Inspiration. Genau dieses Wort steht hier in der Bibel: Die Schreiber waren von Gott inspiriert - von Gott begeistert. Und diese Begeisterung will überspringen, wenn ich in der Bibel lese. Gott will mich erreichen. Gott will mit mir reden. Und dazu benutzt Gott Menschen, die in vielerlei Weise, in unterschiedlichen Zeiten und Situationen begeistert geschrieben haben. Auch, um zu lehren, wie Gott ist. Auch, um den rechten Weg zu weisen. Auch, damit die Menschen besser werden. Auch, damit die Menschen zu einem gerechteren Leben erzogen werden. Es wäre schlimm, wenn es das alles in unserer Welt nicht gäbe. Wenn Gerechtigkeit und Besserung sich niemand mehr wünscht. Wenn Böses nicht mehr böse genannt wird. Wenn alles im Unklaren bleibt.
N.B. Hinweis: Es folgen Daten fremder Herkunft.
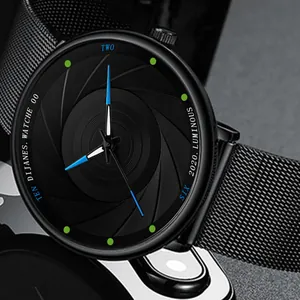 Macro-detail van DIJANES horloge met camerasluiter wijzerplaat en mesh-band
Das wäre nur der Schatten, in dem dunkle Machenschaften stark werden können. Niemand kann das wirklich wollen.

Es kann aber sein, dass ich zurückschrecke, wenn jemand mit der Autorität Gottes mir etwas überhelfen will. Es kann sein, dass ich abblocke, wenn jemand mich belehren, zurechtweisen und bessern will. Doch so ist unser Monatsspruch nicht gemeint.

Er will mir vielmehr zeigen, wozu die Bibel „nützt“. Dass ich eine Idee bekomme, wie ich reif und mündig in den oftmals so komplizierten Situationen des Lebens zu Entscheidungen komme. Dass ich eine Inspiration habe, wenn ich Lösungen finden muss. Dass ich Gott in meinem Leben hören kann. Das engt mich nicht ein, sondern weitet den Blick. Ohne Gott wäre es umgekehrt. Da bekomme ich weniger mit. Da würde mich vielleicht etwas ganz anderes inspirieren, was ich am Ende überhaupt nicht will. Da würden sich Einflüsse breit machen, die weder zur Besserung noch zu mehr Gerechtigkeit führen. Doch warum sollte ich das Risiko dazu eingehen? - Dann doch lieber aus dem großen Schatz schöpfen: Aus der Heiligen Schrift.